New molecules have been studied to specifically
disrupt the MAPK cascade leading to an overall decrease in activity of the
Bcl-2 family of anti-apoptotic molecules. Antitumor activity has been seen in
preclinical models with CI-1040, an orally active inhibitor of MEK1/2, for
pancreas colon, breast cancer (Allen et al, 2003) and melanoma (Collisson et
al, 2003). In addition ERK inhibitors PD98059 and U0126, when used in
conjunction with docetaxel, increased apoptosis and inactivated Bcl-2 in human
prostate cancer cells (Zelivianski et al, 2003).
The
use of XIAP antagonists have recently demonstrated efficacy in inducing
apoptosis in cancer cells on top of sensitizing cancer cells to chemotherapy (Yang et al, 2003). XIAP
antagonists have been designed creating a SMAC peptide complexed with the BIR3
domain of XIAP, which bind to the BIR3 domian of XIAP and promote cell death in
several human cancer cell lines and has inhibited growth of tumors in a
xenograft breast cancer model in mice (Oost et al, 2004). Additionally, new classes of
polyphenylureas with XIAP-inhibitory activity have been shown to overcome XIAP
mediated suppression of caspase 3 and 7, stimulate increased caspase activity
and directly induced apoptosis in many types of tumor cell lines in culture.
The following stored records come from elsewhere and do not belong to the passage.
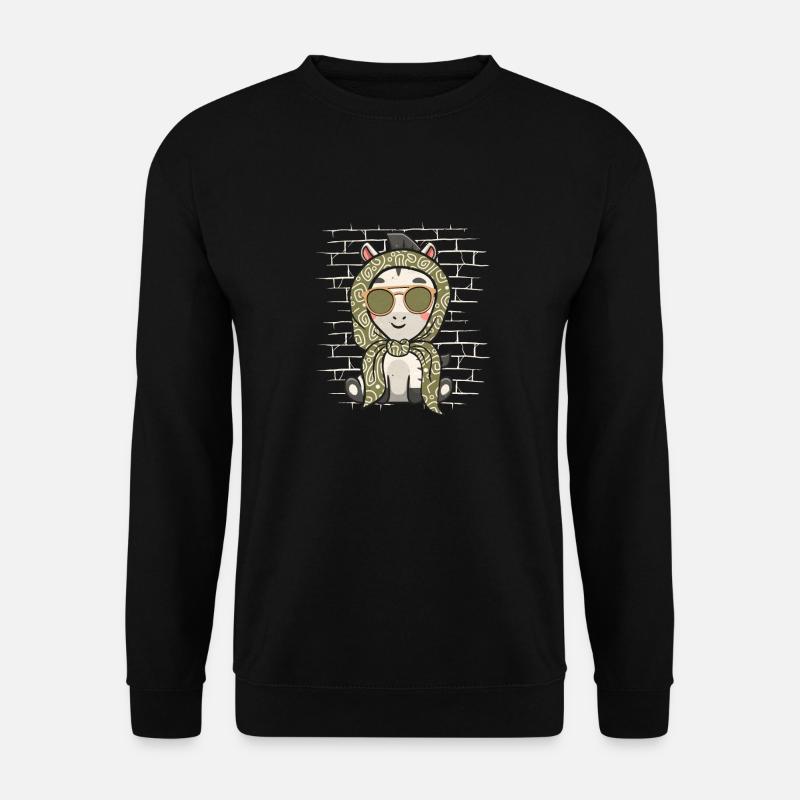 Zebra Sunglasses with scarf - Unisex Sweatshirt - black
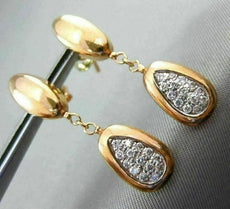 ESTATE .28CT DIAMOND 14KT WHITE & ROSE GOLD 3D PAVE PEAR SHAPE HANGING EARRINGS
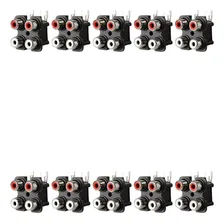 Kit 10 Conector Rca 2x2 Av4-8,4-7 Painel Vermelho E Branco Foto mini 1
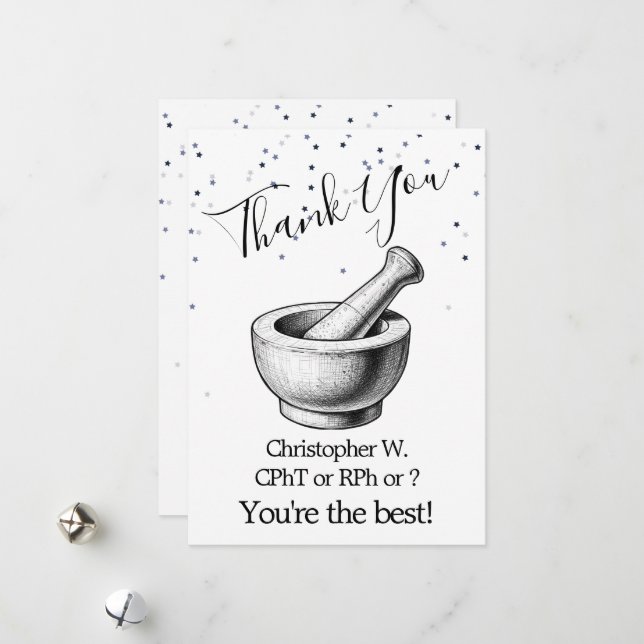 Carte de voeux en Merci rempli d'étoiles pour la p (Devant/Arrière en situation)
These polyphenylurea compounds also suppressed growth of established tumors in
xeongraft models in mice and sensitized cancer cells to chemotherapeutic drugs
(Schimmer et al, 2004).
A small molecule mimic of Smac, a pro-apoptotic
protein that functions by relieving the IAP-mediated suppression of caspase
activity, has been synthesized to overcome IAP antagonist. This molecule also
synergizes with both TNF-a and TRAIL and is a
potential new therapy for cancer (Li et al, 2004).
In the past decade we have developed
a remarkable appreciation of the adaptive immunity and its role in detecting
cancer cells and impairing cancer growth, which have lead to numerous
immunotherapy trials. However, our immunotherapy strategies have not clinically
demonstrated effective control over tumor growth. We are now trying to focus
our attention on comprehending the potential reasons for failure by
understanding both the cellular and molecular pathways that interfere with the
immune systemÕs own ability to develop powerful immunologic responses against
the tumor cells. By exploring this knowledge of how tumor cells escape immune
surveillance and resist immune-mediated killing, we may be able to target
therapy and recreate an immune ÒsensitiveÓ environment. With the advent of many
newly developed small molecules inhibitors and specific antibodies it may be
possible to direct our therapy to specific apoptosis pathways and reverse
immune resistance, becoming an effective adjuvant to immunotherapy.